┌────────

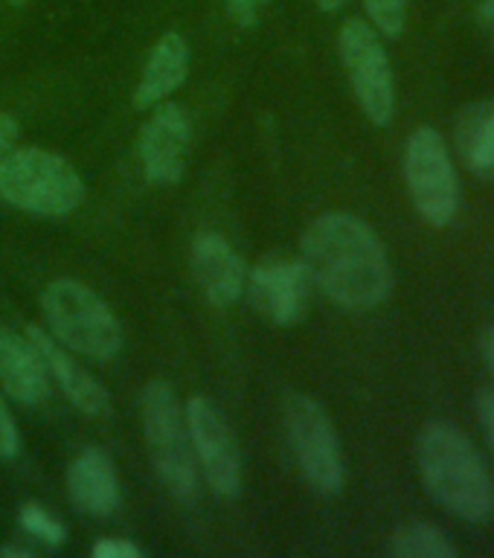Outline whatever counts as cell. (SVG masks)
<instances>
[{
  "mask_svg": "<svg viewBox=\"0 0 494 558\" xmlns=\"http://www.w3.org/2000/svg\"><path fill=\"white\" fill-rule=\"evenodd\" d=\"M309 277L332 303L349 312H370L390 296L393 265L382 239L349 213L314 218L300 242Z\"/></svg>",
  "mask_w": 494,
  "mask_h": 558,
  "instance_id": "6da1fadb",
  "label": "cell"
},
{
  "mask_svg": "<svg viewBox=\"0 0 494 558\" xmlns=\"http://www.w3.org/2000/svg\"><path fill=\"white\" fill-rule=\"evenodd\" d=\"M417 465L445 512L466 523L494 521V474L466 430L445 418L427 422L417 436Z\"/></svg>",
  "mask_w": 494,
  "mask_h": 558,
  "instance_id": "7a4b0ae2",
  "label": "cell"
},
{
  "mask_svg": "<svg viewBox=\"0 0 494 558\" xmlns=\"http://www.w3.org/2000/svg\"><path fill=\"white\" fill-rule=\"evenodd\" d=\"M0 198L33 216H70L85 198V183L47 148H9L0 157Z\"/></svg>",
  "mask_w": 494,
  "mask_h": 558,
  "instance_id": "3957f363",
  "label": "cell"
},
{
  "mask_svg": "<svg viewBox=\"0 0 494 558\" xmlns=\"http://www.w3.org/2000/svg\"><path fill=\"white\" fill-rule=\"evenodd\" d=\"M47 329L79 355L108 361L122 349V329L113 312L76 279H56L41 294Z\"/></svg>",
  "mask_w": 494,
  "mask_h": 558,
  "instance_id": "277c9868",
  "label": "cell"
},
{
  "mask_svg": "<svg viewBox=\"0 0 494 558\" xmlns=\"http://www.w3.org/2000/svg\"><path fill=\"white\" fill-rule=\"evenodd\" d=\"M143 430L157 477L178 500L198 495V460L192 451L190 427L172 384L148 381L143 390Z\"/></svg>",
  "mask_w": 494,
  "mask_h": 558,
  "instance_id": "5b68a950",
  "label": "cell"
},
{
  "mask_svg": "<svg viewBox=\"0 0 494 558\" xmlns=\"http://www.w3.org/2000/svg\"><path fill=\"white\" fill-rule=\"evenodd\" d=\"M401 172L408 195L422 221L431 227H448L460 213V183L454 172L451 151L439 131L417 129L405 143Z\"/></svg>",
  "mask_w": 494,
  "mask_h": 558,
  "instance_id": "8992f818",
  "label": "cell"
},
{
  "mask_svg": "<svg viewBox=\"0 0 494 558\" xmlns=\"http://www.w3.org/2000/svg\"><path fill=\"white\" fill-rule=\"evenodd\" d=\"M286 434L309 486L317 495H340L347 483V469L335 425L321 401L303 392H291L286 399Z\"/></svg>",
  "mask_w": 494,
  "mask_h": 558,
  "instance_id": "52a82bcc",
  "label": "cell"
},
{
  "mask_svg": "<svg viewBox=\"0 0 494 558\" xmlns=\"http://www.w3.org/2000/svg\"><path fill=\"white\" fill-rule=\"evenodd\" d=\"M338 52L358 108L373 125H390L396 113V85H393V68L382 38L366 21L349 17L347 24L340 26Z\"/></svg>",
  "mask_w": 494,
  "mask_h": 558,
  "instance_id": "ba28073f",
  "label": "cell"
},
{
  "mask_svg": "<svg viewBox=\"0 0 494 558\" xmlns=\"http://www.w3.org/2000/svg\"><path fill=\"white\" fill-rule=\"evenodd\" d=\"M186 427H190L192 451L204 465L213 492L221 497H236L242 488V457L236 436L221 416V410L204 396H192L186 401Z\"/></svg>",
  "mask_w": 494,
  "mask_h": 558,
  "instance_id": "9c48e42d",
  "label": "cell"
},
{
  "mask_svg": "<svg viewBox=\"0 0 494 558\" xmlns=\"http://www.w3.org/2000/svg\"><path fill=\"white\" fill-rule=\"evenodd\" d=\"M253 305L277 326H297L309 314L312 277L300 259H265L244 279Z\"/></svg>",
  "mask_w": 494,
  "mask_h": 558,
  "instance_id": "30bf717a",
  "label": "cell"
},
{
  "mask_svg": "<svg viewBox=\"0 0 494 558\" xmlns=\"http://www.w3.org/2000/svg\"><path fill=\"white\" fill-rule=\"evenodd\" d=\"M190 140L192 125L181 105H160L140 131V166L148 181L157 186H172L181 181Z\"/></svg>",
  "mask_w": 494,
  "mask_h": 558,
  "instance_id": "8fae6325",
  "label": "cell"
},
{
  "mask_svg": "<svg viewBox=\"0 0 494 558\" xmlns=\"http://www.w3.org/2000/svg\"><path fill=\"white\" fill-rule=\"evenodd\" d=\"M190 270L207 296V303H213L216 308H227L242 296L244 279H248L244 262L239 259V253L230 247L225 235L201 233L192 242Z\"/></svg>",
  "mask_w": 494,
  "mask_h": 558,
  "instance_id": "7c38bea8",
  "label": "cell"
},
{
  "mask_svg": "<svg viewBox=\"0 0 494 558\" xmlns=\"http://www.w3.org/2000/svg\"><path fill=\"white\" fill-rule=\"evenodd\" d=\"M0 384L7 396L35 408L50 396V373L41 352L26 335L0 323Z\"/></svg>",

└────────

Write out all of the material above word for word, but leave the picture out.

FULL RESPONSE —
Outline whatever counts as cell. (SVG masks)
<instances>
[{
  "mask_svg": "<svg viewBox=\"0 0 494 558\" xmlns=\"http://www.w3.org/2000/svg\"><path fill=\"white\" fill-rule=\"evenodd\" d=\"M309 277L332 303L349 312H370L390 296L393 265L382 239L349 213L314 218L300 242Z\"/></svg>",
  "mask_w": 494,
  "mask_h": 558,
  "instance_id": "6da1fadb",
  "label": "cell"
},
{
  "mask_svg": "<svg viewBox=\"0 0 494 558\" xmlns=\"http://www.w3.org/2000/svg\"><path fill=\"white\" fill-rule=\"evenodd\" d=\"M417 465L445 512L466 523L494 521V474L466 430L445 418L427 422L417 436Z\"/></svg>",
  "mask_w": 494,
  "mask_h": 558,
  "instance_id": "7a4b0ae2",
  "label": "cell"
},
{
  "mask_svg": "<svg viewBox=\"0 0 494 558\" xmlns=\"http://www.w3.org/2000/svg\"><path fill=\"white\" fill-rule=\"evenodd\" d=\"M0 198L33 216H70L85 198V183L47 148H9L0 157Z\"/></svg>",
  "mask_w": 494,
  "mask_h": 558,
  "instance_id": "3957f363",
  "label": "cell"
},
{
  "mask_svg": "<svg viewBox=\"0 0 494 558\" xmlns=\"http://www.w3.org/2000/svg\"><path fill=\"white\" fill-rule=\"evenodd\" d=\"M47 329L79 355L108 361L122 349V329L113 312L76 279H56L41 294Z\"/></svg>",
  "mask_w": 494,
  "mask_h": 558,
  "instance_id": "277c9868",
  "label": "cell"
},
{
  "mask_svg": "<svg viewBox=\"0 0 494 558\" xmlns=\"http://www.w3.org/2000/svg\"><path fill=\"white\" fill-rule=\"evenodd\" d=\"M143 430L157 477L178 500L198 495V460L192 451L190 427L172 384L148 381L143 390Z\"/></svg>",
  "mask_w": 494,
  "mask_h": 558,
  "instance_id": "5b68a950",
  "label": "cell"
},
{
  "mask_svg": "<svg viewBox=\"0 0 494 558\" xmlns=\"http://www.w3.org/2000/svg\"><path fill=\"white\" fill-rule=\"evenodd\" d=\"M401 172L408 195L422 221L431 227H448L460 213V183L454 172L451 151L439 131L417 129L405 143Z\"/></svg>",
  "mask_w": 494,
  "mask_h": 558,
  "instance_id": "8992f818",
  "label": "cell"
},
{
  "mask_svg": "<svg viewBox=\"0 0 494 558\" xmlns=\"http://www.w3.org/2000/svg\"><path fill=\"white\" fill-rule=\"evenodd\" d=\"M286 434L309 486L317 495H340L347 483V469L335 425L321 401L303 392H291L286 399Z\"/></svg>",
  "mask_w": 494,
  "mask_h": 558,
  "instance_id": "52a82bcc",
  "label": "cell"
},
{
  "mask_svg": "<svg viewBox=\"0 0 494 558\" xmlns=\"http://www.w3.org/2000/svg\"><path fill=\"white\" fill-rule=\"evenodd\" d=\"M338 52L358 108L373 125H390L396 113V85H393V68L382 38L366 21L349 17L347 24L340 26Z\"/></svg>",
  "mask_w": 494,
  "mask_h": 558,
  "instance_id": "ba28073f",
  "label": "cell"
},
{
  "mask_svg": "<svg viewBox=\"0 0 494 558\" xmlns=\"http://www.w3.org/2000/svg\"><path fill=\"white\" fill-rule=\"evenodd\" d=\"M186 427H190L192 451L204 465L213 492L221 497H236L242 488V457L236 436L221 416V410L204 396H192L186 401Z\"/></svg>",
  "mask_w": 494,
  "mask_h": 558,
  "instance_id": "9c48e42d",
  "label": "cell"
},
{
  "mask_svg": "<svg viewBox=\"0 0 494 558\" xmlns=\"http://www.w3.org/2000/svg\"><path fill=\"white\" fill-rule=\"evenodd\" d=\"M253 305L277 326H297L309 314L312 277L300 259H265L244 279Z\"/></svg>",
  "mask_w": 494,
  "mask_h": 558,
  "instance_id": "30bf717a",
  "label": "cell"
},
{
  "mask_svg": "<svg viewBox=\"0 0 494 558\" xmlns=\"http://www.w3.org/2000/svg\"><path fill=\"white\" fill-rule=\"evenodd\" d=\"M190 140L192 125L181 105H160L140 131V166L148 181L157 186H172L181 181Z\"/></svg>",
  "mask_w": 494,
  "mask_h": 558,
  "instance_id": "8fae6325",
  "label": "cell"
},
{
  "mask_svg": "<svg viewBox=\"0 0 494 558\" xmlns=\"http://www.w3.org/2000/svg\"><path fill=\"white\" fill-rule=\"evenodd\" d=\"M190 270L207 296V303H213L216 308H227L242 296L244 279H248L244 262L239 259V253L230 247L225 235L201 233L192 242Z\"/></svg>",
  "mask_w": 494,
  "mask_h": 558,
  "instance_id": "7c38bea8",
  "label": "cell"
},
{
  "mask_svg": "<svg viewBox=\"0 0 494 558\" xmlns=\"http://www.w3.org/2000/svg\"><path fill=\"white\" fill-rule=\"evenodd\" d=\"M0 384L7 396L35 408L50 396V373L41 352L26 335L0 323Z\"/></svg>",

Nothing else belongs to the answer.